In the UK we didn't even get driving lessons.
Our parents paid for us to learn to drive.
I still can't believe American schools teach kids to drive, given their........ attitude to other things. It's just weird.
US here. At my high school, Driver’s Ed was in the curriculum. We were taught the various laws and got a manual to study from, but we never got behind the wheel. At the end of the course (which I believe was a quarter in length), we got to take the written test, and if we passed, we got our learning permit. That would allow you to drive with supervision (including driving lessons) until you became 17 and passed the driving test.
In regards to the original post, we never got that sort of stuff. Around homecoming and prom, there was a special police car parked near the school whose back half was painted to resemble a taxi, and had “Choose your ride” written on it.
It really depends on what state you live in. My school only offered summer driver's ed. Only knew one person who took it. I never had a class on how to drive. My parents taught me, I took a written test, a 2hr long seminar on driving safely, and a practical test.

- - - -

### To-do list
1. In the driver's ed discussion, what was written on the police car parked near the school around homecoming and prom?
2. From the driver's ed discussion, reproduce the passage starting at "In the UK we" and ending at "It's just weird.".

- - - -

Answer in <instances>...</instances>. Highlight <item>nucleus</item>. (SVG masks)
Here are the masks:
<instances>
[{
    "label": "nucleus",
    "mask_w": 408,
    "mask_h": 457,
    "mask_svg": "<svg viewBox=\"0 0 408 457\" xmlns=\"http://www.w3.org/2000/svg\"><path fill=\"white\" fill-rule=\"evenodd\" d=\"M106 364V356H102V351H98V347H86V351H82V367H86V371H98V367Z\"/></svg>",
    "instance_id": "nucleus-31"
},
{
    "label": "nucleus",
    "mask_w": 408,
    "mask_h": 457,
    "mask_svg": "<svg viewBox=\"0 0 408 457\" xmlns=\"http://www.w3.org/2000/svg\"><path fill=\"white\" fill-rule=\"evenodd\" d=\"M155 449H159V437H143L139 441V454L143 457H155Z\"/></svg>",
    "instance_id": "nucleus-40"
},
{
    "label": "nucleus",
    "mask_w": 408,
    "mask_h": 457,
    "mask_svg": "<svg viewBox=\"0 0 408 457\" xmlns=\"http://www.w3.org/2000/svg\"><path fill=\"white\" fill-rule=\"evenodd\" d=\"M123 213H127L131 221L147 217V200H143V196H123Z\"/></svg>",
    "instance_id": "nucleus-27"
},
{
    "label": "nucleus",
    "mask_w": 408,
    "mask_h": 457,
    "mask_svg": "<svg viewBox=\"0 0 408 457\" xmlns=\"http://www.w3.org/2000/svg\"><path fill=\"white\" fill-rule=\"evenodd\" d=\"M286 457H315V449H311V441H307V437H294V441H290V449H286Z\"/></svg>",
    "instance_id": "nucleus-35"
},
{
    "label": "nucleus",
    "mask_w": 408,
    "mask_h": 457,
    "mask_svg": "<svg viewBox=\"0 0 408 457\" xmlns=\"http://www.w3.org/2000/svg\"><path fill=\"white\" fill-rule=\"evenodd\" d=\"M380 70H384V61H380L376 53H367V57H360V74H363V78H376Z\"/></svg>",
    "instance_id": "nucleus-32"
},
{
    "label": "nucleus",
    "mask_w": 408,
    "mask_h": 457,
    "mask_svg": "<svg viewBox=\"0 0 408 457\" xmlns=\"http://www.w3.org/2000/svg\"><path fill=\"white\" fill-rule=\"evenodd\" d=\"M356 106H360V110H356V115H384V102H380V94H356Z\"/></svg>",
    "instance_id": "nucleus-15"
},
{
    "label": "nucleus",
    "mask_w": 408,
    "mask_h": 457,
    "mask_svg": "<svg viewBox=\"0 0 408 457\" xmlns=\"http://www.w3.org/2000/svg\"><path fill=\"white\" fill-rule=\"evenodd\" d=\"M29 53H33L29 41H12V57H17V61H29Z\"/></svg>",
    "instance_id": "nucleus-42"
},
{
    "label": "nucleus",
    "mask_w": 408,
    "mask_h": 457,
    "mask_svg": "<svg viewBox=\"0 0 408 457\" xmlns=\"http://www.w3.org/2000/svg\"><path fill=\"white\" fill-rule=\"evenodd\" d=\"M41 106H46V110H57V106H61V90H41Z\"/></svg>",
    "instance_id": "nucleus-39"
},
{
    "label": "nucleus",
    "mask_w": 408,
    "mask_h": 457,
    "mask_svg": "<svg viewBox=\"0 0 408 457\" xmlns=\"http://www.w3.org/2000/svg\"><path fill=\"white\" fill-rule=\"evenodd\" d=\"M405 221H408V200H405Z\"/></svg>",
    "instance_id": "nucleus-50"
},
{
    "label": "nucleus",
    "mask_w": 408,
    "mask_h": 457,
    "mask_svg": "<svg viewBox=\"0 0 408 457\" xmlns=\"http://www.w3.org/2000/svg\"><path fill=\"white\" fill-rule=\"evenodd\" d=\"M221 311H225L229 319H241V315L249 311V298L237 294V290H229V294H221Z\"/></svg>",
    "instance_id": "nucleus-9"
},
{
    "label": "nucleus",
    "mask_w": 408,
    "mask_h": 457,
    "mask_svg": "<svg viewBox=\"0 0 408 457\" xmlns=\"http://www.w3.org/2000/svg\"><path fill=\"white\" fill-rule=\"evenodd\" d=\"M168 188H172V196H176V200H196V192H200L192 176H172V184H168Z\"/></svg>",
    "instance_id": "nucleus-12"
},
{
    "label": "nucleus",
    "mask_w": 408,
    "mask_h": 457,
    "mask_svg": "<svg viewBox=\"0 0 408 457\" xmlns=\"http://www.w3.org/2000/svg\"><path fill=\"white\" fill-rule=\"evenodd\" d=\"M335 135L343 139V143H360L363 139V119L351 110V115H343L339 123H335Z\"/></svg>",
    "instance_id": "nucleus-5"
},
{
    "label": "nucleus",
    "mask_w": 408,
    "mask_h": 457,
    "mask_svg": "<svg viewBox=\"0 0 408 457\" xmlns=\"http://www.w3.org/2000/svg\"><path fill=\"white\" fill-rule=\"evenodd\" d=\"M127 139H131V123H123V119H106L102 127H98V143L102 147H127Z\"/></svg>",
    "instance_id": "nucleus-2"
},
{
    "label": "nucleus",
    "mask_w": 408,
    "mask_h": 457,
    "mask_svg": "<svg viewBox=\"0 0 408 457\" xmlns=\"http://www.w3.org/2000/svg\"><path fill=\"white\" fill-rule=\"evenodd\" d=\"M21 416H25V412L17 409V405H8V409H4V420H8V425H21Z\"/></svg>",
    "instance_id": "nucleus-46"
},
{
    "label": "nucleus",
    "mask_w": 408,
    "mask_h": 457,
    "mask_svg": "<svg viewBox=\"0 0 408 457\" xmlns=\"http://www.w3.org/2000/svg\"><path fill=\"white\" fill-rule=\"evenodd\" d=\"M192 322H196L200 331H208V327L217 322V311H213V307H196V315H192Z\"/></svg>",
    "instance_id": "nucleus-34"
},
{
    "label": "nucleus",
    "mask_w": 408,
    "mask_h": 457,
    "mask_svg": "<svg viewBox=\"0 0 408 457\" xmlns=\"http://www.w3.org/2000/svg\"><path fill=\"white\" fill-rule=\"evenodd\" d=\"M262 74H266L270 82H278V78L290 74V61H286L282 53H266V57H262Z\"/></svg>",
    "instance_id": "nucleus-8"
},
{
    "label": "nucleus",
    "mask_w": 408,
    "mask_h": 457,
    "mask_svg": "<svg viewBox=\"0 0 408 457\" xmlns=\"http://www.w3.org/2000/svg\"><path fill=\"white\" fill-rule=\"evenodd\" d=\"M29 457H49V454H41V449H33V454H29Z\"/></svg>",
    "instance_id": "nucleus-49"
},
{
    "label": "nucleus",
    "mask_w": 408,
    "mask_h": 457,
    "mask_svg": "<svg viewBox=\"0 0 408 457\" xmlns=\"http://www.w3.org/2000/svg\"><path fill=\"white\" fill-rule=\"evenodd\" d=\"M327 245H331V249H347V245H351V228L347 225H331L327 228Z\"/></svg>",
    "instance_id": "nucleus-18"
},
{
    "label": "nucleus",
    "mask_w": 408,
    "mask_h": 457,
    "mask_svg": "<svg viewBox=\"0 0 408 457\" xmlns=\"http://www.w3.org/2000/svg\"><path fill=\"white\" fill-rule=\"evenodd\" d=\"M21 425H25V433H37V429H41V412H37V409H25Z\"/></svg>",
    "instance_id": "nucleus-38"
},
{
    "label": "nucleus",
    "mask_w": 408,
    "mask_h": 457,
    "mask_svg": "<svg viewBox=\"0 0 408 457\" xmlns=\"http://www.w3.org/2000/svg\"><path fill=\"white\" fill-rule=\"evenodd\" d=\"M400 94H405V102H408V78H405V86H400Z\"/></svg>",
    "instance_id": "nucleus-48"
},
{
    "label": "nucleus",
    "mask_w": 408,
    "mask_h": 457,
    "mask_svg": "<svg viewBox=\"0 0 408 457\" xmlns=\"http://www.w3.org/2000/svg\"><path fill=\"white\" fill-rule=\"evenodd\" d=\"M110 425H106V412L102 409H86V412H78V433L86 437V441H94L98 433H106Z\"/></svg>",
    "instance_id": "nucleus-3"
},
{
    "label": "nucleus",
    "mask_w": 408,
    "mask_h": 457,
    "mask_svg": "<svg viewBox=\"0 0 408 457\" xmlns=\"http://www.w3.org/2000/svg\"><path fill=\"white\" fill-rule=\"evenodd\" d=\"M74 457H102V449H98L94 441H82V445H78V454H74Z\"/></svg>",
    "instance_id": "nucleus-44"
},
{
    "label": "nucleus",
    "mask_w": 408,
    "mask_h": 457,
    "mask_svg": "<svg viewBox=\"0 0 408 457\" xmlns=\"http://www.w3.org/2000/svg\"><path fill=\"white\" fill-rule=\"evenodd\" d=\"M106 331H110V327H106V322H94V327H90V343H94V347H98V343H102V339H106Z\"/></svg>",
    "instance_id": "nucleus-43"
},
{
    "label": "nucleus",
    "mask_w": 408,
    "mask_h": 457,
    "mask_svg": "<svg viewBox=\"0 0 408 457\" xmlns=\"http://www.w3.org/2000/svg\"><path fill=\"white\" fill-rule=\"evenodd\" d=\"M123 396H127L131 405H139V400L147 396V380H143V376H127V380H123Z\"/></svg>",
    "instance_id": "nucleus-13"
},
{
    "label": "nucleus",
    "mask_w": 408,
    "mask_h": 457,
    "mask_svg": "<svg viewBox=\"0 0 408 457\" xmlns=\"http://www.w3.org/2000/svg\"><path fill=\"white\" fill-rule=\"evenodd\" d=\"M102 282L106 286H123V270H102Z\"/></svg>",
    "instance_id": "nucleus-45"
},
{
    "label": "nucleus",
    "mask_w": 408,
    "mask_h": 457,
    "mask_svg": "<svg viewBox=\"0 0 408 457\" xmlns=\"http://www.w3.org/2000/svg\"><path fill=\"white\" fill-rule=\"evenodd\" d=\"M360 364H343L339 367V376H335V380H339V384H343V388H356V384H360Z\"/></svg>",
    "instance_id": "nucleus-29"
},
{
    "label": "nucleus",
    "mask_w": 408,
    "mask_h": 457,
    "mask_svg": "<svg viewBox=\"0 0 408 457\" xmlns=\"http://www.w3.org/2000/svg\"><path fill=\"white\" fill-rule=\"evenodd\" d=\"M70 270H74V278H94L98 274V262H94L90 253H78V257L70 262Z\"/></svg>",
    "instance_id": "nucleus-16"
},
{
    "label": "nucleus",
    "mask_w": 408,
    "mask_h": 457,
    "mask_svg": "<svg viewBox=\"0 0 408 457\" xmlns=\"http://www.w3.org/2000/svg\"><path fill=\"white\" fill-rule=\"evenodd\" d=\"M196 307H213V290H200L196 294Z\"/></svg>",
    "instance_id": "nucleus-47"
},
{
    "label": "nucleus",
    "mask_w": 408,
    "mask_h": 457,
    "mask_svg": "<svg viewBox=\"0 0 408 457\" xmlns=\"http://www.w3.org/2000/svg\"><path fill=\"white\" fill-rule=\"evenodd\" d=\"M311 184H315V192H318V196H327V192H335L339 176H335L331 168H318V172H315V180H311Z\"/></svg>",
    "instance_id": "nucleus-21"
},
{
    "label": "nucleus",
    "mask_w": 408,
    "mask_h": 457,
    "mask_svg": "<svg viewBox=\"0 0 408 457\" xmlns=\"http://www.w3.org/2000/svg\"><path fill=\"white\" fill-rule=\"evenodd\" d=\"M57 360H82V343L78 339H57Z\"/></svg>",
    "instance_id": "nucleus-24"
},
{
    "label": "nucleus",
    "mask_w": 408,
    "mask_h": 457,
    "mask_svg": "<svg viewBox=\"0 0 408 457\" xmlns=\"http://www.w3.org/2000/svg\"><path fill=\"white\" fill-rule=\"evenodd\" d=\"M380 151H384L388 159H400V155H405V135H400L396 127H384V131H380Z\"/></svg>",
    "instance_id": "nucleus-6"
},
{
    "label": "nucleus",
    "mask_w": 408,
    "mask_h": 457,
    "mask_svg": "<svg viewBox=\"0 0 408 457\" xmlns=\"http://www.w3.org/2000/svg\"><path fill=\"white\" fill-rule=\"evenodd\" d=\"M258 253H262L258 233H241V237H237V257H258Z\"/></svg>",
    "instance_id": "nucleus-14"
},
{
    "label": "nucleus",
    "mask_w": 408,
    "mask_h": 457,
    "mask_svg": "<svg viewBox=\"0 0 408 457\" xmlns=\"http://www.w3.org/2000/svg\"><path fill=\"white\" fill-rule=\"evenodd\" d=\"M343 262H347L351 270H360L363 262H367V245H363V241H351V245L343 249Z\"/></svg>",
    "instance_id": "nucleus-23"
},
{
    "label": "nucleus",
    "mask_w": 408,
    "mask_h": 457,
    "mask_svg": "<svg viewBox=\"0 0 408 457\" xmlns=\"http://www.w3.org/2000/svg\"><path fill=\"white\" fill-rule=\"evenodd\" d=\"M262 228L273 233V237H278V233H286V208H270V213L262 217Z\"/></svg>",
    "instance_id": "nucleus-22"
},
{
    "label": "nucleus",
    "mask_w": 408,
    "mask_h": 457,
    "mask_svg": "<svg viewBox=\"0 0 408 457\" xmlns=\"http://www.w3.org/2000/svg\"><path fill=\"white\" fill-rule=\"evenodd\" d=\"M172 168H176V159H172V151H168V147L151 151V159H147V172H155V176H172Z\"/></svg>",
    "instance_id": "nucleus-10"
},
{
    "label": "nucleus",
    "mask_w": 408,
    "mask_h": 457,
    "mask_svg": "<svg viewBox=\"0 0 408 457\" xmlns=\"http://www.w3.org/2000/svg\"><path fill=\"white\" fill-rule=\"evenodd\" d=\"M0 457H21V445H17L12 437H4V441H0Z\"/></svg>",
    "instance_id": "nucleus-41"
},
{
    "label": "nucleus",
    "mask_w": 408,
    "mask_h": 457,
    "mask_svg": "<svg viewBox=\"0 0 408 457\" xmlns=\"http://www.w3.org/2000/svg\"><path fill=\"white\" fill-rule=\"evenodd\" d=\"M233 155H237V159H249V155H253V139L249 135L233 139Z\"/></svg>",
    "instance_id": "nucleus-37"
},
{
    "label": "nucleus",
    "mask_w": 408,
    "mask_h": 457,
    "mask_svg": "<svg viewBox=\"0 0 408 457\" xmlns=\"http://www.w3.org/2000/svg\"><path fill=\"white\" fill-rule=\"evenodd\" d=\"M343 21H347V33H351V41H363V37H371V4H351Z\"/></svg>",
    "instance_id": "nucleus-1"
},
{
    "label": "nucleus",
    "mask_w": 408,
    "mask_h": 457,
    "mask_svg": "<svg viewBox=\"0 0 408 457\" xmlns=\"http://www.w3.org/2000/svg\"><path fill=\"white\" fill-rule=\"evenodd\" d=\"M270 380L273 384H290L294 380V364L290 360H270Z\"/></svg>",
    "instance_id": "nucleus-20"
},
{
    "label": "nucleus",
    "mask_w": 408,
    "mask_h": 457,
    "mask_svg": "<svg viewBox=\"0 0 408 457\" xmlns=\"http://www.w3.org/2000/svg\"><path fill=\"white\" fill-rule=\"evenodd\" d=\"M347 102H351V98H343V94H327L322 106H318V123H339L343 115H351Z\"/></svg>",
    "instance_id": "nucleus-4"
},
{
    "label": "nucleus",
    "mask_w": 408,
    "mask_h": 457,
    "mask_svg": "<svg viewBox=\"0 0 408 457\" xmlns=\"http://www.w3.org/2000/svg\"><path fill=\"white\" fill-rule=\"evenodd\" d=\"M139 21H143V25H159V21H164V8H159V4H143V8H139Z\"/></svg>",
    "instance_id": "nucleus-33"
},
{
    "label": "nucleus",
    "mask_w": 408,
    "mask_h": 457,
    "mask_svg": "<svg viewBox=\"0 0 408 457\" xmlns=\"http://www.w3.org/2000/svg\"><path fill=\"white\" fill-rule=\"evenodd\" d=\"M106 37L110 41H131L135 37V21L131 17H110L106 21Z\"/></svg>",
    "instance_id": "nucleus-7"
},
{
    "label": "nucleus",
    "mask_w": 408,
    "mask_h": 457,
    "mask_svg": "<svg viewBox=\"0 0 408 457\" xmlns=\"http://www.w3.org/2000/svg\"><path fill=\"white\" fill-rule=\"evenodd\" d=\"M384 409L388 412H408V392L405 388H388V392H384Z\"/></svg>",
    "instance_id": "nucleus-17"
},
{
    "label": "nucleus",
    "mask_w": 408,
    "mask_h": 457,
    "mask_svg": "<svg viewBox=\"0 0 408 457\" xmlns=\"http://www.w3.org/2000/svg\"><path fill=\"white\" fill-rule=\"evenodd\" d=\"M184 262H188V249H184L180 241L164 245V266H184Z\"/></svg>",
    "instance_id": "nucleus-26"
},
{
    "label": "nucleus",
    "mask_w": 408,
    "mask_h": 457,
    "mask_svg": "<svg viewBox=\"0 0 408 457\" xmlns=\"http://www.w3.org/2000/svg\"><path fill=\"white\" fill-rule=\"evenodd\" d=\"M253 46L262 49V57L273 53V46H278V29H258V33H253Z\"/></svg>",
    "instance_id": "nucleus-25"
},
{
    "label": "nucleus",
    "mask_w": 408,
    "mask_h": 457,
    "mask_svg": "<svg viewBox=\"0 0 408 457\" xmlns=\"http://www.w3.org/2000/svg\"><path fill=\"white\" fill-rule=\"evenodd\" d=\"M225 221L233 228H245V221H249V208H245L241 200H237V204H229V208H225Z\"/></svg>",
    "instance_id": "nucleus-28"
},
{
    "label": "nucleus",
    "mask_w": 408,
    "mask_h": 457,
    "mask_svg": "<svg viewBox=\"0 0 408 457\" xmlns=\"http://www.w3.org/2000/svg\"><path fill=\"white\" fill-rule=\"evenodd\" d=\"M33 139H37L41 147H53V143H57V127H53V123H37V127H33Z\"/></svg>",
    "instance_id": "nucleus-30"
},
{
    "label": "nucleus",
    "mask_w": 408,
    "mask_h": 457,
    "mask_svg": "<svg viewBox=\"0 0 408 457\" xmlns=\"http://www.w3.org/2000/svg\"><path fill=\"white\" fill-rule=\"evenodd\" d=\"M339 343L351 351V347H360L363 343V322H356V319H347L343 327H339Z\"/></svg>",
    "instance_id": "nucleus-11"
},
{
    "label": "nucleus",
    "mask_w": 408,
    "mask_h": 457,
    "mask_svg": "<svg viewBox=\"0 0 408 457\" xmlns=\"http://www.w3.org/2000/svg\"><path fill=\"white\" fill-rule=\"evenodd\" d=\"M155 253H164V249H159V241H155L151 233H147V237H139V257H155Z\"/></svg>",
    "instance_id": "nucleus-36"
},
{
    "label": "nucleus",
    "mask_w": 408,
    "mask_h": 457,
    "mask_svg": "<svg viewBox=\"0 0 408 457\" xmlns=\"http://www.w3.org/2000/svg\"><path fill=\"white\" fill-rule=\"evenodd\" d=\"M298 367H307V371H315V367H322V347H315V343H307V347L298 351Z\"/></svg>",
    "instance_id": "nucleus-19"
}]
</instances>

- - - -

### Results by task
1. "Choose your ride"

2.
In the UK we didn't even get driving lessons.
Our parents paid for us to learn to drive.
I still can't believe American schools teach kids to drive, given their........ attitude to other things. It's just weird.